* _WHAT THIS TASK INVOLVES_: Your answer should be the full data, transcribed exactly, with no pictures in it.

RECORD SET section start

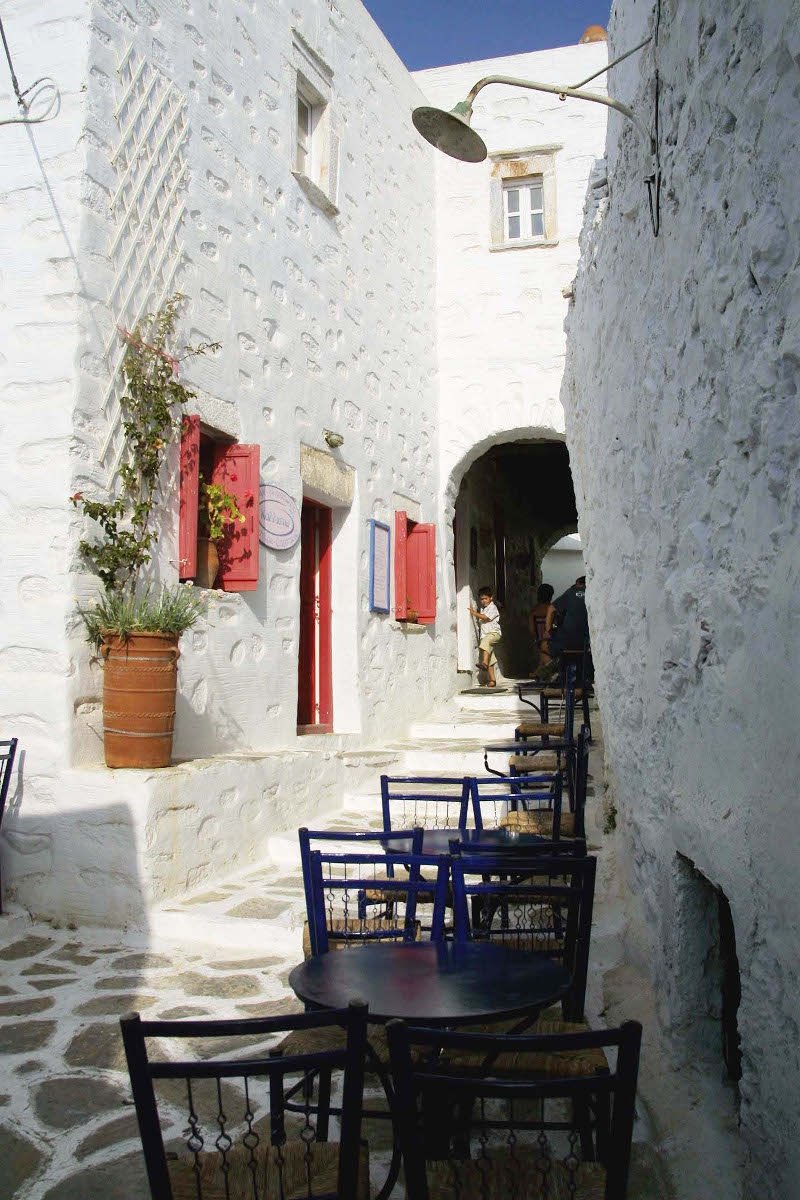 Διακοπές στην Αμοργό -Το νησί με το απέραντο γαλάζιο και την ακατέργαστη ομορφιά που γοητεύει [εικόνες] | iefimerida.gr 4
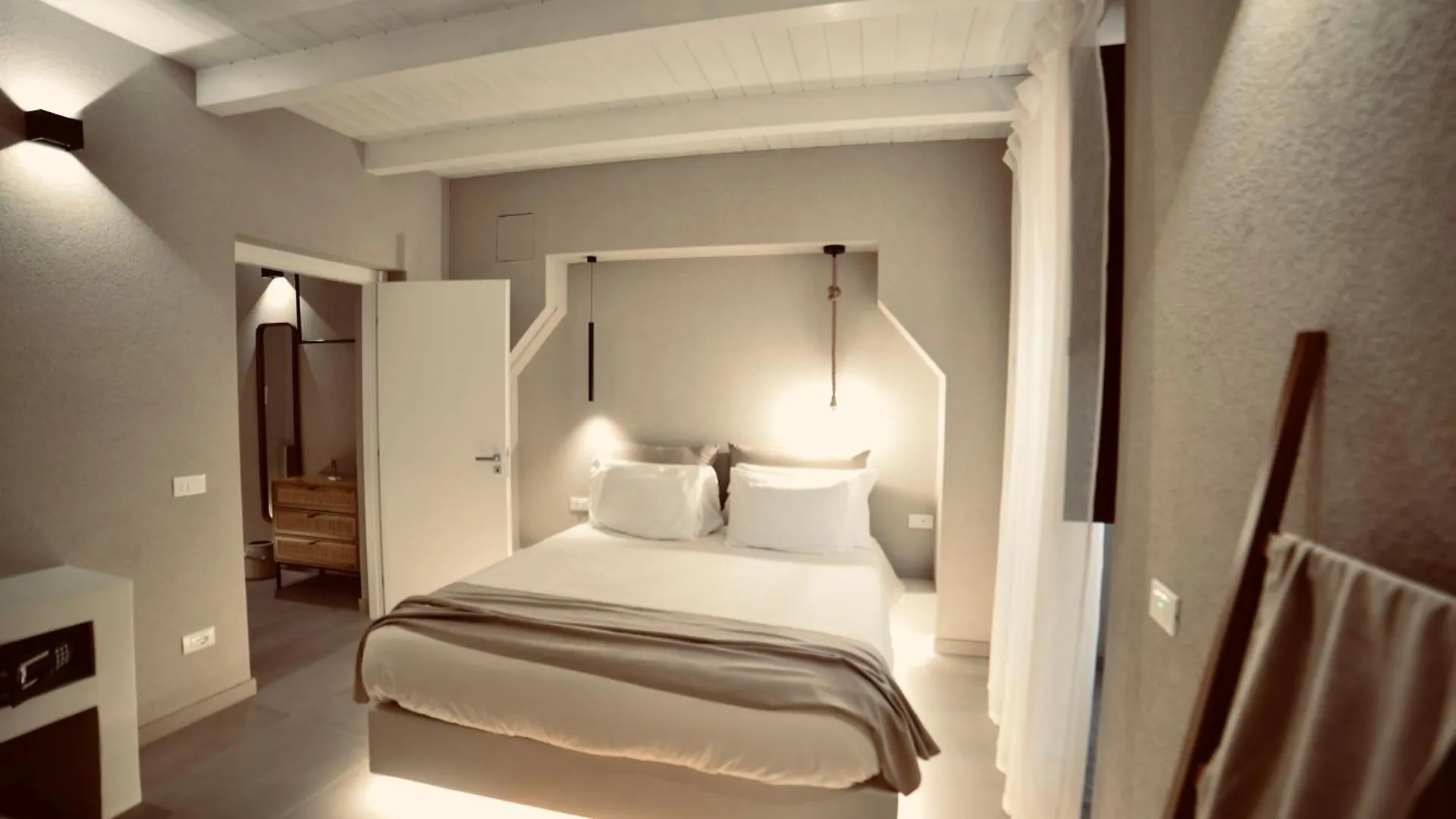 Palermo Inn Boutique ApartHotel Maison d'hôtes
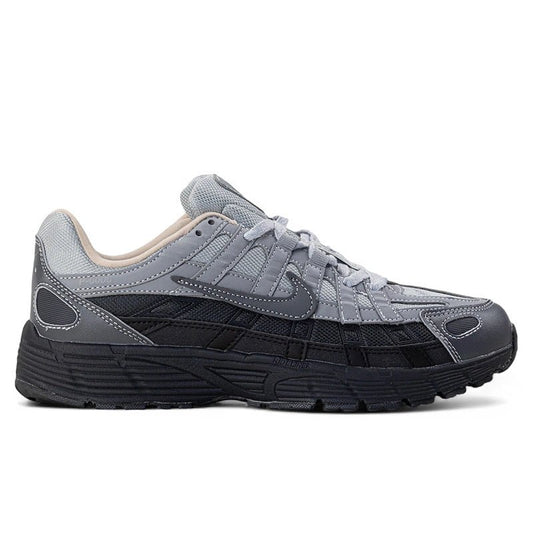 Nike P - 6000 Smoke Grey Platinum Purple - oceanhype - 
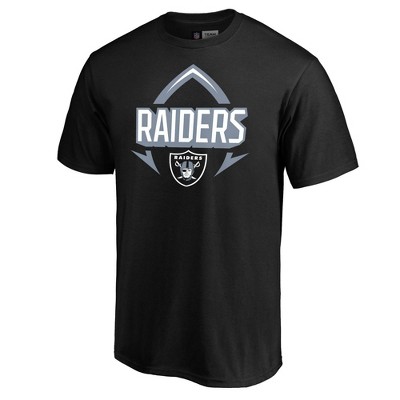 6xl raiders jersey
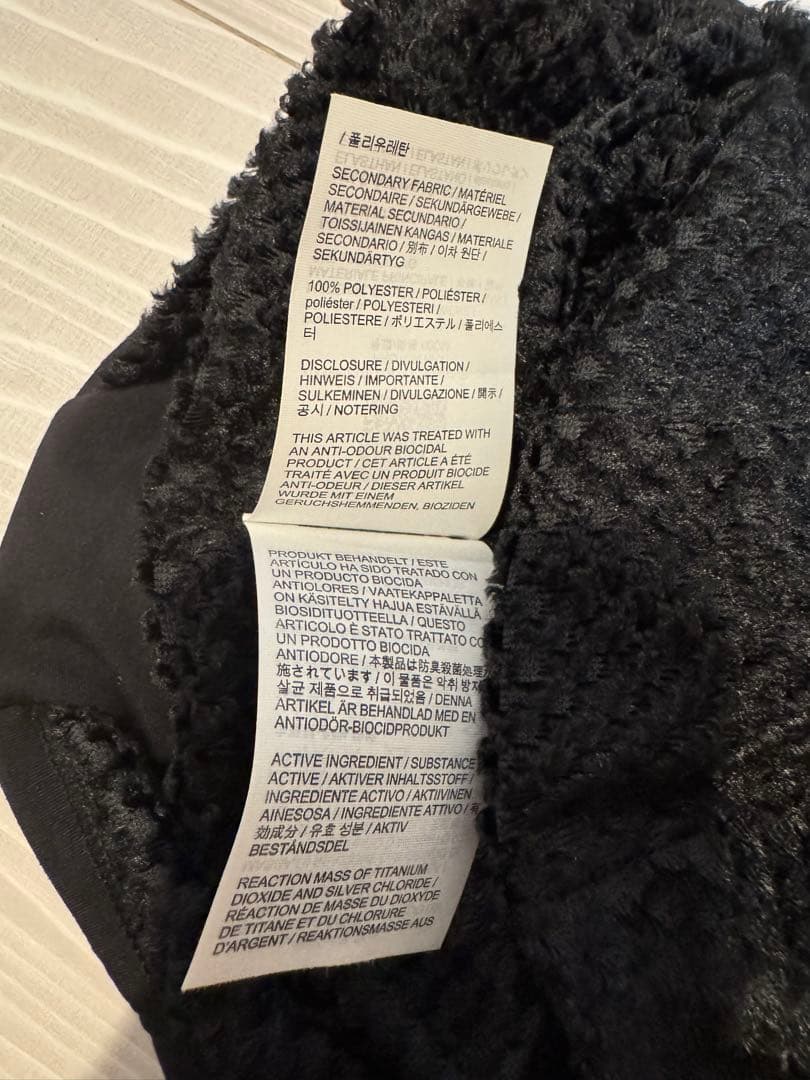 アークテリクス　プロトンハット　L/G - XL / TG Proton Hat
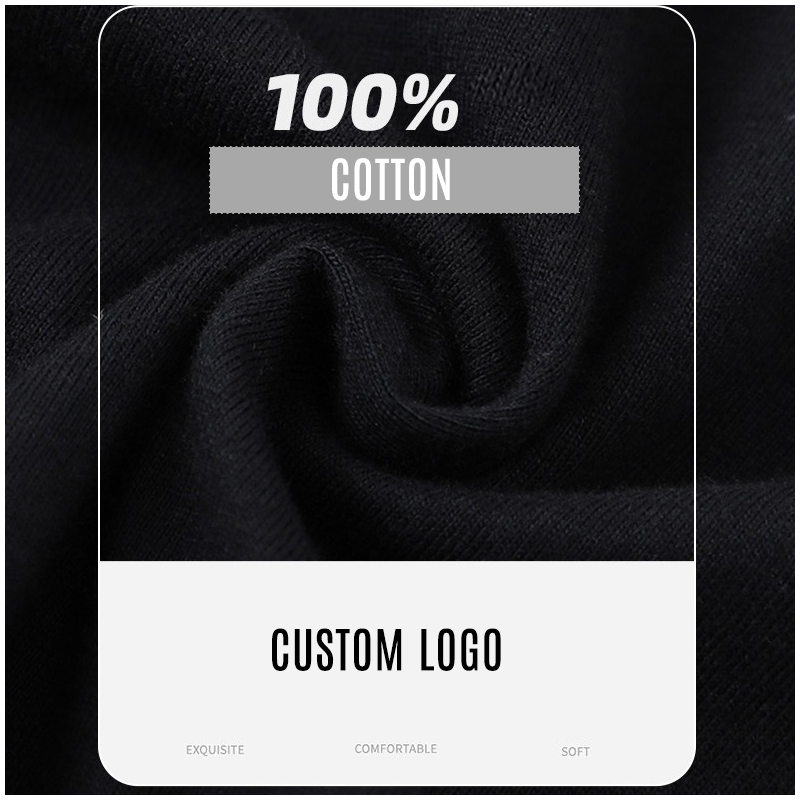 Screen Print 300gsm Premium Oversized T-Shirt - 图片 3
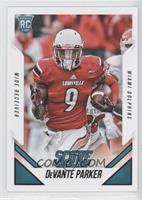 Rookie - DeVante Parker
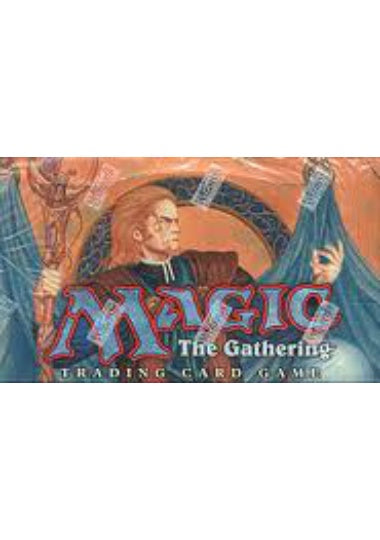 (英)ウルザズ・デスティニー ブースターボックス / Urza's Destiny Booster Box【BOX】 ※発送方法は「ゆうパック」を選択してください。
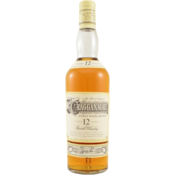 Cragganmore Škotski whisky 12YO 0,7 l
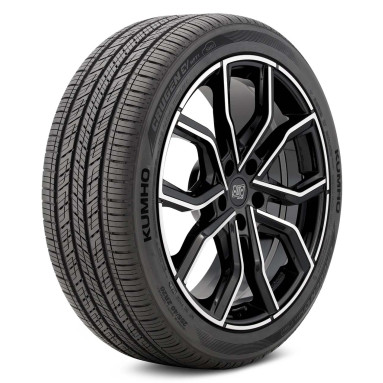 KUMHO Crugen HP71 215/55R18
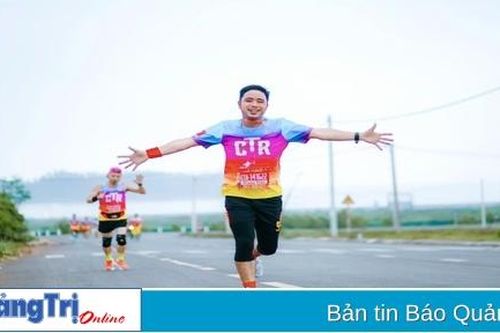 Giữ ngọn lửa đam mê cho phong trào thể thao quần chúng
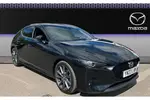 2023 Mazda 3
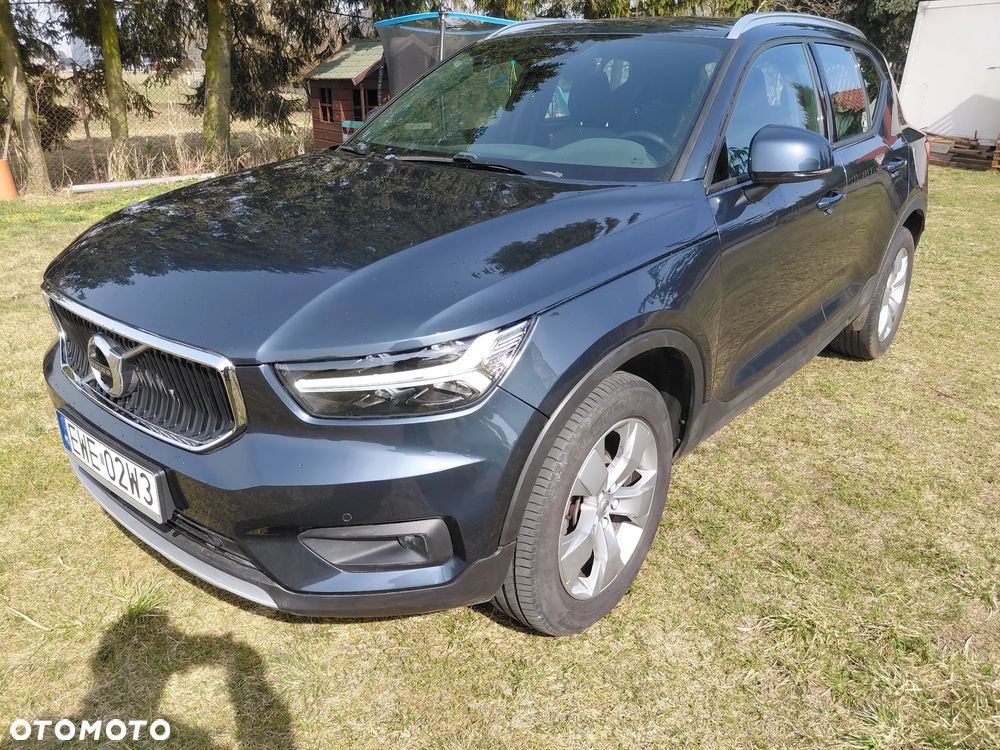 Volvo XC 40 T2 Essential - 1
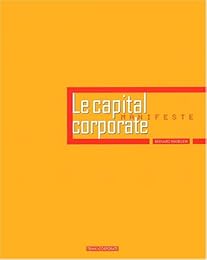 Le  capital corporate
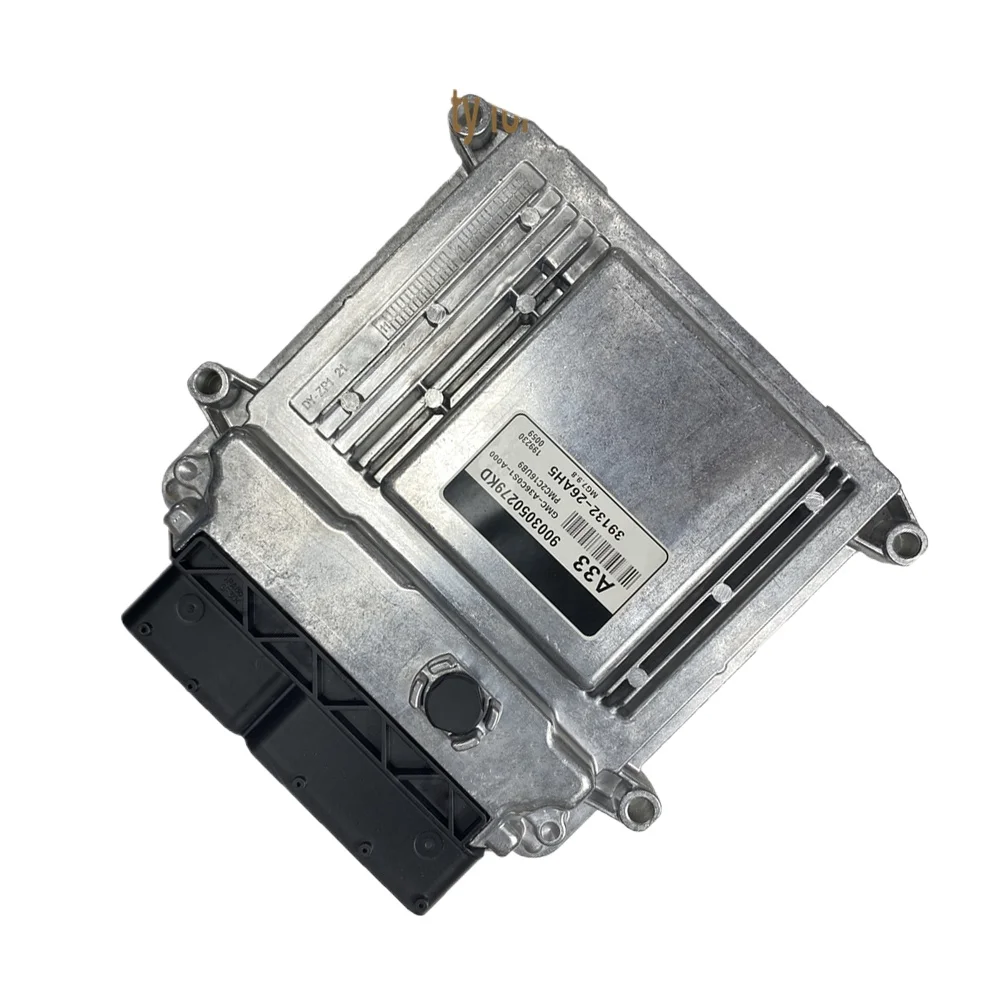 39132-26AH5 Ecu Eng…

RECORD SET section end

* _ANSWER TO THIS PROBLEM_:
 Διακοπές στην Αμοργό -Το νησί με το απέραντο γαλάζιο και την ακατέργαστη ομορφιά που γοητεύει [εικόνες] | iefimerida.gr 4
 Palermo Inn Boutique ApartHotel Maison d'hôtes
 Nike P - 6000 Smoke Grey Platinum Purple - oceanhype - 
 6xl raiders jersey
 アークテリクス　プロトンハット　L/G - XL / TG Proton Hat
 Screen Print 300gsm Premium Oversized T-Shirt - 图片 3
 Rookie - DeVante Parker
 (英)ウルザズ・デスティニー ブースターボックス / Urza's Destiny Booster Box【BOX】 ※発送方法は「ゆうパック」を選択してください。
 Cragganmore Škotski whisky 12YO 0,7 l
 KUMHO Crugen HP71 215/55R18
 Giữ ngọn lửa đam mê cho phong trào thể thao quần chúng
 2023 Mazda 3
 Volvo XC 40 T2 Essential - 1
 Le  capital corporate
 39132-26AH5 Ecu Eng…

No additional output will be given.